Sarah Walker has ended her track cycling experiment and is getting back on the BMX, with Cycling New Zealand set for a change of heart over its funding allocation.
Walker had previously shifted focus to the velodrome as she set her sights on competing at the 2018 Commonwealth Games in the Women’s team sprint event. Her BMX future was left in serious doubt when Cycling New Zealand chose to axe its BMX High Performance programme in February, effectively leaving the 2012 Olympic Silver medallist on her own.
However her achievement of reaching the Women’s Elite Final at the BMX World Championships in July could force a re-think.
Walker told Newshub “It’s looking promising and looking like there’ll be maybe even a couple of girls with a bit of support so we might have a couple of us training together and maybe even three or four of us.”

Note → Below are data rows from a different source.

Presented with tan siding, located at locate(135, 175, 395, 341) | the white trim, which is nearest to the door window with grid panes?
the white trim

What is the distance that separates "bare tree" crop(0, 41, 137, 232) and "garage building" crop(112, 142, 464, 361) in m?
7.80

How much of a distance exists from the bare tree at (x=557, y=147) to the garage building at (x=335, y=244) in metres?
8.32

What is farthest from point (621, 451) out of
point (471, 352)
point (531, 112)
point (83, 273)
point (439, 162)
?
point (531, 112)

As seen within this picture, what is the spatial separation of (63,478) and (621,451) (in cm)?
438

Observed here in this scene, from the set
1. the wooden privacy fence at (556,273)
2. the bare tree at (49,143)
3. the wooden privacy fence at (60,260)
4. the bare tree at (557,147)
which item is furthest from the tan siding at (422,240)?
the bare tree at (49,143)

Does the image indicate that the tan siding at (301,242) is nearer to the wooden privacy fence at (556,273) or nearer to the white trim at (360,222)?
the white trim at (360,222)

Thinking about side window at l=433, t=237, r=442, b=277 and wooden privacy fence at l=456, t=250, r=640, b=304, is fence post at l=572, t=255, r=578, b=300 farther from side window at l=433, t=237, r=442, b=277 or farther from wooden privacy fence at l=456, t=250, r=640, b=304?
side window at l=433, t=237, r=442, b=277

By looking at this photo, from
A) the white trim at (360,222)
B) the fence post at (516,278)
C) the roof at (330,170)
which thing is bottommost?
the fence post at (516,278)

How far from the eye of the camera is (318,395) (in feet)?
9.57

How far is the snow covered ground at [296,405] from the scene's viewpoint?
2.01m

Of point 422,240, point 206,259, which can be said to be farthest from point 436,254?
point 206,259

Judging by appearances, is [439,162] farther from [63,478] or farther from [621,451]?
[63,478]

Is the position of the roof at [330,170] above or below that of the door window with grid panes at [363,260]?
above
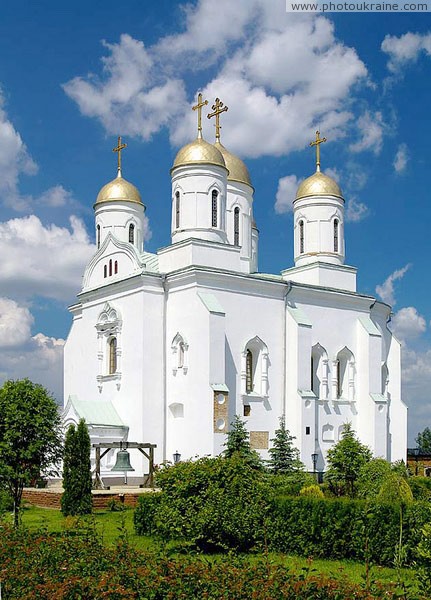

“It would have been really cool to give the Commonwealth Games team a crack with the track cycling but BMX will always be where my heart is, so if the support’s there I want to be able to give that back to BMX.”
Cycling New Zealand CEO Andrew Matheson said Walker’s performance at the 2017 World Champs had earned her a Performance Enhancement Grant, but confirmation of any additional support could not be considered until after the official review from High Performance Sport NZ in mid-December.
Walker said she expects to learn more about the funding model this week. She said Cycling New Zealand’s interim High Performance director Michael Flynn – formerly HP director with Bike NZ – is doing what he can to support Walker and the BMX programme.
“He knows me and what i’m capable of and he’s doing” she said.
“It’s exciting for BMX because we were in limbo for a while and we’ve got someone who’s sticking up for us at the moment so fingers crossed this week goes as planned.”
Walker said she considered retiring from the sport, describing the prospect of working by herself for three years straight as a “deal breaker”.
“I knew the last year after Rio through to World Champs wasn’t sustainable. I do BMX because i love it, and it would be hard to maintain that passion and that love for it with that scenario continuing.”
“What i really wanted was someone to train with and i think that’s looking likely and that makes me really excited.”
Walker now hopes to be at the 2020 Olympic Games but admits that even with a funding boost, there are a number of factors which could prevent her from competing in Tokyo.
“Obviously injury’s one of them, but also there’s a couple of girls coming through that are going really well and they’ve got huge potential and a huge future in front of them. They could end up faster than me in three years.”